Extract ::
--- START ---

Push-up bikinis for tweens

Abercrombie Kids is marketing push-up bikini tops for tweens. Being that the clothing company makes clothes for ages 7-14, it has caused quite the uproar among parents of 7 year olds who don’t have much there to actually push-up – and are too young to be putting their chest out there front and center anyways. But never fear. Being that the smallest size is for girls 56 to 58 inches tall with a 27.5 to 28.5 bust, the tops are actually too big for a 7 year old, and are more for girls  who are 11 or 12 year old or older.

But even that raises some eyebrows. 12 years olds in a push-up bikini? Are we allowing our tweens to be oversexualized too early?

A mom sent me an article the other day regarding this very issue, about how tops have gotten more lowcut and skirts have raised the hem – and how it is OUR cash that is paying for our teens and tweens to dress a lot more promiscuously than should be appropriate.

As for the girls themselves, if you ask them why they dress the way they do, they’ll say (roughly) the same things I said to my mother: “What’s the big deal?” “But it’s the style.” “Could you be any more out of it?” What teenage girl doesn’t want to be attractive, sought-after and popular?
And what mom doesn’t want to help that cause? In my own case, when I see my daughter in drop-dead gorgeous mode, I experience something akin to a thrill—especially since I myself am somewhat past the age to turn heads.
(Read more HERE.)

But Jeanne Sager of Café Stir has a different take on what a push-up bikini top is for a tween. It’s less about being oversexualized and more about giving a tween confidence. For those in the “barely there” club, a little extra oomph when all your peers are boasting mini-cleavage on the beach can be the difference between hiding on a towel covered by a shirt or running around in a swimsuit without worries of being compared to a pancake.

--- END ---

Stored data ::
--- START ---

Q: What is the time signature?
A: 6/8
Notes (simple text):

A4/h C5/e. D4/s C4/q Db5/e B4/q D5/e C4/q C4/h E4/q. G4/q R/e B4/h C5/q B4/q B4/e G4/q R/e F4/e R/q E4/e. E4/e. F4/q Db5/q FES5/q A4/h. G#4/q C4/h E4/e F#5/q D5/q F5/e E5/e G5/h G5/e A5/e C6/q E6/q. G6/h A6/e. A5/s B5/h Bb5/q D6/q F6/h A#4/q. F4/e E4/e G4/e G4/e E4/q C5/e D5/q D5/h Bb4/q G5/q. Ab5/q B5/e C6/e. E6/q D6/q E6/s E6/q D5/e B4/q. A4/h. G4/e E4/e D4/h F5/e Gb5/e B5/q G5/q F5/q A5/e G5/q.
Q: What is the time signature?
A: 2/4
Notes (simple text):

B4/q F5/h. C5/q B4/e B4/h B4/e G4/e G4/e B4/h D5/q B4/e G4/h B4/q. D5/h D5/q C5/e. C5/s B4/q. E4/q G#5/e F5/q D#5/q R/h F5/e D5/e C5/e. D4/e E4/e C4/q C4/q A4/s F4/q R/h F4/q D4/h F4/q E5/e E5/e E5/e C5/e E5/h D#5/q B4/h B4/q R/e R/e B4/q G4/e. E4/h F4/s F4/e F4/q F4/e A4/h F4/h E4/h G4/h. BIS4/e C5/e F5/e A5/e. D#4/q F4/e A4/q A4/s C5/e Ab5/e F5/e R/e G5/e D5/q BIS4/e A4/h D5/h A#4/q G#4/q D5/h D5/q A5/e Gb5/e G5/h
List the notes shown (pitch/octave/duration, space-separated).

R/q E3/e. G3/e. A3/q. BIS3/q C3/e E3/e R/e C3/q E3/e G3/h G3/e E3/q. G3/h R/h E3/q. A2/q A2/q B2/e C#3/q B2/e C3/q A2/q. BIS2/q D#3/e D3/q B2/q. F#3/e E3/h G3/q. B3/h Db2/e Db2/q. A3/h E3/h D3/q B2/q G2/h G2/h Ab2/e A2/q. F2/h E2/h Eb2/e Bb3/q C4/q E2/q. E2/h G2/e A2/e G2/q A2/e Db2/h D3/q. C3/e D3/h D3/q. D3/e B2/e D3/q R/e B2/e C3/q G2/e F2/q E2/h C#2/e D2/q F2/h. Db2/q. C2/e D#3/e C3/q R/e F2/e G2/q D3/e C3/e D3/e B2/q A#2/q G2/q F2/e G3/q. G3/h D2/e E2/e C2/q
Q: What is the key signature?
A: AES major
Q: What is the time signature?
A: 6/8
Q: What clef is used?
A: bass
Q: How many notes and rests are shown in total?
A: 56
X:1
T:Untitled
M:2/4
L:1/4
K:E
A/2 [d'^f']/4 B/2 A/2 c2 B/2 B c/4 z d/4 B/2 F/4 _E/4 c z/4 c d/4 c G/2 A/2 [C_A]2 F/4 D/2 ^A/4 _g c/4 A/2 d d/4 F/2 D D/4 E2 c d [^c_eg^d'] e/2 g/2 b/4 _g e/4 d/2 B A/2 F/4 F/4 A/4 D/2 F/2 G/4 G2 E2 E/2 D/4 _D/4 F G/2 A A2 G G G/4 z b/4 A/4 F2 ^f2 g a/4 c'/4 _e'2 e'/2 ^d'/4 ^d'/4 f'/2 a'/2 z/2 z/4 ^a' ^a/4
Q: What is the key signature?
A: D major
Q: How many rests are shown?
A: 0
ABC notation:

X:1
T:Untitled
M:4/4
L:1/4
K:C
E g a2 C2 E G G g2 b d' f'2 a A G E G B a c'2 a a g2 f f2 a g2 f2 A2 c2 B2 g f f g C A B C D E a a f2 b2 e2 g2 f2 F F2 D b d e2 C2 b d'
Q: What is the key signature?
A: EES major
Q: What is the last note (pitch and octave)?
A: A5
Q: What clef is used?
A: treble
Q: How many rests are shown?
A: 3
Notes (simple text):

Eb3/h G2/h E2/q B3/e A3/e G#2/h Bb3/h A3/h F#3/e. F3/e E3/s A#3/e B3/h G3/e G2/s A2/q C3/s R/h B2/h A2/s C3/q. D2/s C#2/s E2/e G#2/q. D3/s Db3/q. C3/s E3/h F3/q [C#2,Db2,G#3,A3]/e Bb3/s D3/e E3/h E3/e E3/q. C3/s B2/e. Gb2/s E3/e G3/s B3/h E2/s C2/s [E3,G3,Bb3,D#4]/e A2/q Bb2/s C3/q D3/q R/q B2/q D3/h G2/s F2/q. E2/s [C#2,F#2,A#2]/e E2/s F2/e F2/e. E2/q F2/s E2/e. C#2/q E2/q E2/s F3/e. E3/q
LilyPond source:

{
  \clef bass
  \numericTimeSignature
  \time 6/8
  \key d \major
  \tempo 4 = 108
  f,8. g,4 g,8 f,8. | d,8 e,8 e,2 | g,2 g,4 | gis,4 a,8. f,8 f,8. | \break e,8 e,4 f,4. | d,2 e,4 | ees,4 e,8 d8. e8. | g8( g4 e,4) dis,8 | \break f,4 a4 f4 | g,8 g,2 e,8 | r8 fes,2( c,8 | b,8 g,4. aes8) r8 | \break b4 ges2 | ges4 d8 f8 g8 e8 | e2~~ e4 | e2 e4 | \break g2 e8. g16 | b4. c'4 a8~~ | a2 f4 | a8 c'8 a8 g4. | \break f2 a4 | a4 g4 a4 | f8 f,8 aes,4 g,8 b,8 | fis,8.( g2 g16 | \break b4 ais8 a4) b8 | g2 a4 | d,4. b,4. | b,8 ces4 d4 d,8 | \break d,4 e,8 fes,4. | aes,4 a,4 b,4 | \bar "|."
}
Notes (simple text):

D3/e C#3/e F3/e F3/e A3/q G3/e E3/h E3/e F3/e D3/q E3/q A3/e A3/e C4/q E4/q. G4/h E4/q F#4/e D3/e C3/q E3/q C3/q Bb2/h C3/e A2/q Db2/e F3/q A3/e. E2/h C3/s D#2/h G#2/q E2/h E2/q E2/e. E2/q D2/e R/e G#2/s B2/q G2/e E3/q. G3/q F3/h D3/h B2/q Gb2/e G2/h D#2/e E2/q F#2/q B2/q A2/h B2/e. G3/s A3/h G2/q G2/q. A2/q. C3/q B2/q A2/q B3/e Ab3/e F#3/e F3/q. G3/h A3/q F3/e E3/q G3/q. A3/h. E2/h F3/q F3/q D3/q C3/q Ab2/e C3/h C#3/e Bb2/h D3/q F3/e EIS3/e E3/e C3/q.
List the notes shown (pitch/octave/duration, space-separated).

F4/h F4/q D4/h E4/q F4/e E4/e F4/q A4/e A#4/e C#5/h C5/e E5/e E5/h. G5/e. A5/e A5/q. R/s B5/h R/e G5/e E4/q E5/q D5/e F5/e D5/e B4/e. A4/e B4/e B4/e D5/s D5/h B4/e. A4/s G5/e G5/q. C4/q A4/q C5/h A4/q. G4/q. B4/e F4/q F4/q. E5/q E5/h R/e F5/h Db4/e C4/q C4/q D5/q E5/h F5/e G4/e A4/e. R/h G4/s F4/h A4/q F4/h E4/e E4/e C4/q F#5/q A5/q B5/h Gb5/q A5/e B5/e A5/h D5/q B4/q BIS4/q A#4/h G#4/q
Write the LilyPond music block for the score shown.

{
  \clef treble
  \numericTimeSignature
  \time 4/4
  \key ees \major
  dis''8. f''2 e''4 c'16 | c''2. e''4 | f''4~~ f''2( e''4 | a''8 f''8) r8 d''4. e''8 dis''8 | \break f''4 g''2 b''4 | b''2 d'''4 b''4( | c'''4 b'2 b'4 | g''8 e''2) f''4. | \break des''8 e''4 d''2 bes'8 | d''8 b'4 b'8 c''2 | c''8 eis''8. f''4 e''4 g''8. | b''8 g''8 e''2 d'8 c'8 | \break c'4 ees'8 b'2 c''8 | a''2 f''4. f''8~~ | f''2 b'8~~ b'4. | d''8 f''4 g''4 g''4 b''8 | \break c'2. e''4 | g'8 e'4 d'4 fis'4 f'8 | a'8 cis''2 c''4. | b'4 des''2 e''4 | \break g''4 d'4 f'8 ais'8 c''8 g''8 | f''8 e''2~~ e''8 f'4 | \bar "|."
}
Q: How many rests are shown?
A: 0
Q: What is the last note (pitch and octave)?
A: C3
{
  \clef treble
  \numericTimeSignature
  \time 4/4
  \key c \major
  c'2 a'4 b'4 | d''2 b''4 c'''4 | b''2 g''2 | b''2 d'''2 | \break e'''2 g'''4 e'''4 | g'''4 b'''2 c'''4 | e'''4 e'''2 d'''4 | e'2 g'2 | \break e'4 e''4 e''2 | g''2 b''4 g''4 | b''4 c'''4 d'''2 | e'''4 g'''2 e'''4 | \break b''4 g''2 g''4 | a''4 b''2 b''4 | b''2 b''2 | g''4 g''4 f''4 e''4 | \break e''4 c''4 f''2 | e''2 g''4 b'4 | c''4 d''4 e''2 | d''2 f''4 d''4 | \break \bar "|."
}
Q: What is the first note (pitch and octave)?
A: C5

--- END ---

What you are asked to do ::
Answer these questions using the text on push-up bikinis for tweens.
1. For what ages does Abercrombie Kids make clothes?
2. How tall are the girls the smallest bikini top size is meant for?
3. According to Jeanne Sager of Café Stir, what is a push-up bikini top for a tween more about than being oversexualized?

Problem solution ::
1. Ages 7-14.
2. 56 to 58 inches tall.
3. Giving a tween confidence.